• **SET EXERCISE**
Show each line of the items below that contains the string "instances", copying every such line in full.

** start of RECORDS SUPPLIED **

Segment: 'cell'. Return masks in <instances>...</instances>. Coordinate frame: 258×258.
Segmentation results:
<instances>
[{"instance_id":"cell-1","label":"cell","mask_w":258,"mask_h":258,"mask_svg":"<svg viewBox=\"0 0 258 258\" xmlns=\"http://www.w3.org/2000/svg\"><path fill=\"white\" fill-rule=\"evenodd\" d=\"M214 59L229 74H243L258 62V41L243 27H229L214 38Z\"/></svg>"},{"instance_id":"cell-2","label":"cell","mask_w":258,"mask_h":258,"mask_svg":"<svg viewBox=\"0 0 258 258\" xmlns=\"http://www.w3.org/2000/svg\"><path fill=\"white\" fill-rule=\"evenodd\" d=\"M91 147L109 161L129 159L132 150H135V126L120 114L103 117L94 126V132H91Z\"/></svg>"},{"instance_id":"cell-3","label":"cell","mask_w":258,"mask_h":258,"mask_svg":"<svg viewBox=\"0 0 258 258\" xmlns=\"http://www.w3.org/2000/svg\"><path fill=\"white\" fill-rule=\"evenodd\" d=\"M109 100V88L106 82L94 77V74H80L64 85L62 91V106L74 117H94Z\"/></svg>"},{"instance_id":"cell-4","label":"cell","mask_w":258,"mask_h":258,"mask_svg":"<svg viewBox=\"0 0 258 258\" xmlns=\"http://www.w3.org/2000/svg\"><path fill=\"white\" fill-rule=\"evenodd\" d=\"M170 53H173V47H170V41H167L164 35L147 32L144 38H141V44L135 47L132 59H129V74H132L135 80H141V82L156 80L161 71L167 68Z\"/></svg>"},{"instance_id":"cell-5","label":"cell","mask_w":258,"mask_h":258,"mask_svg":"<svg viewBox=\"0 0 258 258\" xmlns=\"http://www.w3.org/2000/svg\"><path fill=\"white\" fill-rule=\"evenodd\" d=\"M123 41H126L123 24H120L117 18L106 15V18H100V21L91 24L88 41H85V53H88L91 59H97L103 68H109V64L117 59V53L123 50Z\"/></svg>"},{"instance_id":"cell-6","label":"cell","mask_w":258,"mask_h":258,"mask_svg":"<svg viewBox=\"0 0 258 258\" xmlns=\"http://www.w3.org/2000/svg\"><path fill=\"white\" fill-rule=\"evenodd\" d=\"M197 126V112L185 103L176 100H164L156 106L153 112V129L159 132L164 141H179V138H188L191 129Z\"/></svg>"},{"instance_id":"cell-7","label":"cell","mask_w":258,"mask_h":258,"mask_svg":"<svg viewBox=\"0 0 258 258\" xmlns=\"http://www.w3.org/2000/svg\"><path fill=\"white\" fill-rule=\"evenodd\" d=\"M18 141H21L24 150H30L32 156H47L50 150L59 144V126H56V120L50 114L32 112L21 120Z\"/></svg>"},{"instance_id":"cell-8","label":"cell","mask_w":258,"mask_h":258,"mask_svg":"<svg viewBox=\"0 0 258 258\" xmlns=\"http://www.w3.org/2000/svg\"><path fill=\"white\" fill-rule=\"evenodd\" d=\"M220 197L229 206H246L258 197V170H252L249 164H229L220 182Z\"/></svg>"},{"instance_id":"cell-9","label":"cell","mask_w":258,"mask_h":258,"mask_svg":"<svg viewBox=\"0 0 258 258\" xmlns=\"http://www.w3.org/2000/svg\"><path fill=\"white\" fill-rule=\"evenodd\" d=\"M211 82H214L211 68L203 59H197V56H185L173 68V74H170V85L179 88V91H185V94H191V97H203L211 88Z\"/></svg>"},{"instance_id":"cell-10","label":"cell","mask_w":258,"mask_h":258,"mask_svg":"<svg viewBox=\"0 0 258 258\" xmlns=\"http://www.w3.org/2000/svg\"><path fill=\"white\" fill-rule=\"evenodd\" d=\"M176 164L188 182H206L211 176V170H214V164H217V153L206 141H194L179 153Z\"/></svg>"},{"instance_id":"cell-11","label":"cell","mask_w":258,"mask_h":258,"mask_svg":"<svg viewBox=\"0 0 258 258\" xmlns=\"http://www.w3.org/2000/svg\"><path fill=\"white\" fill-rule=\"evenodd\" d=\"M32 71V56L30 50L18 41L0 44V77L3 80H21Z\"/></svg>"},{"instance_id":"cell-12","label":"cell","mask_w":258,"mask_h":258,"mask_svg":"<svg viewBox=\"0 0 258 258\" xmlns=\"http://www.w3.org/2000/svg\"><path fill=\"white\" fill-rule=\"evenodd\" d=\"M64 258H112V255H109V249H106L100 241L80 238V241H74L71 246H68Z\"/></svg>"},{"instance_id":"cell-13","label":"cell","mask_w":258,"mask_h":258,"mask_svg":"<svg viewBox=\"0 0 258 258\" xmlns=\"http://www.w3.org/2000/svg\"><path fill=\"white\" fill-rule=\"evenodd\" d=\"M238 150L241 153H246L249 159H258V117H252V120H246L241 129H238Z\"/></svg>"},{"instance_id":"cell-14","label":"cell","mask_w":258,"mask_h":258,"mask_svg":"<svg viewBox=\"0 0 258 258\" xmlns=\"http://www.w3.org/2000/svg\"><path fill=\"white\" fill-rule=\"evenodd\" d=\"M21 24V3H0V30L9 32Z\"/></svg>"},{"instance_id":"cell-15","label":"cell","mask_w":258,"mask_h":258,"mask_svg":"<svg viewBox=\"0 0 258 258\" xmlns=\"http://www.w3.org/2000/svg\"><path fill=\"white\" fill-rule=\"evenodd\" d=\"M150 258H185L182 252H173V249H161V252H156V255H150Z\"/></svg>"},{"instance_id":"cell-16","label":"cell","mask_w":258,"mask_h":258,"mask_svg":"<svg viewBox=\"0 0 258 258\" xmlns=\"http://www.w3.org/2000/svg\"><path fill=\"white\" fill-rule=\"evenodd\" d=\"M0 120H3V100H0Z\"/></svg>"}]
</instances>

** end of RECORDS SUPPLIED **

• **EXERCISE OUTPUT**
Segment: 'cell'. Return masks in <instances>...</instances>. Coordinate frame: 258×258.
<instances>
</instances>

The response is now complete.